◆ TASK DIRECTIONS
Transcribe the following lines verbatim, omitting the pictures from your answer.

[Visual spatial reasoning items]
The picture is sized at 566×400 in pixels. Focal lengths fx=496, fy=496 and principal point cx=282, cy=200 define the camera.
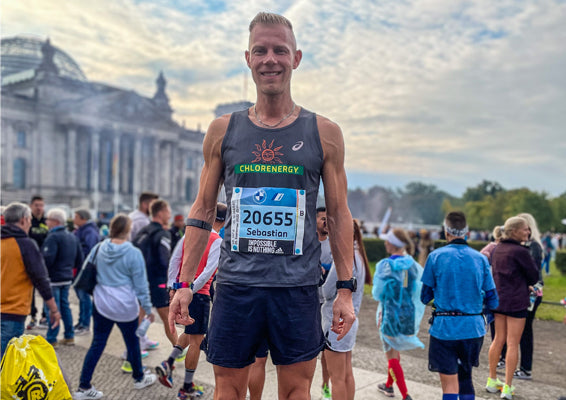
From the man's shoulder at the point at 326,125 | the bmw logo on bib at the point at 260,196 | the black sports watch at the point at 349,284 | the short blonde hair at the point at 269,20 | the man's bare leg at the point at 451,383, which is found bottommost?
the man's bare leg at the point at 451,383

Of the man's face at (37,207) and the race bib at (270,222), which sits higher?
the race bib at (270,222)

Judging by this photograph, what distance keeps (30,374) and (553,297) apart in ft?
47.9

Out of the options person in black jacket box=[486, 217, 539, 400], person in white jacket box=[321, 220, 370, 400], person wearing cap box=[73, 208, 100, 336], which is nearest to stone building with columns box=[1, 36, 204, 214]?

◆ EXERCISE OUTPUT
The picture is sized at 566×400 in pixels. Focal lengths fx=496, fy=496 and principal point cx=282, cy=200 define the camera.
From the man's shoulder at the point at 326,125 | the bmw logo on bib at the point at 260,196 | the black sports watch at the point at 349,284 | the short blonde hair at the point at 269,20 | the man's bare leg at the point at 451,383, which is found bottommost?
the man's bare leg at the point at 451,383

Of the man's face at (37,207) and the race bib at (270,222), which sits higher?
the race bib at (270,222)

Judging by this photograph, what distance keeps (30,374) and (553,297) apart in ft?
47.9

Out of the options person in black jacket box=[486, 217, 539, 400], person in white jacket box=[321, 220, 370, 400], person wearing cap box=[73, 208, 100, 336], which is nearest to stone building with columns box=[1, 36, 204, 214]?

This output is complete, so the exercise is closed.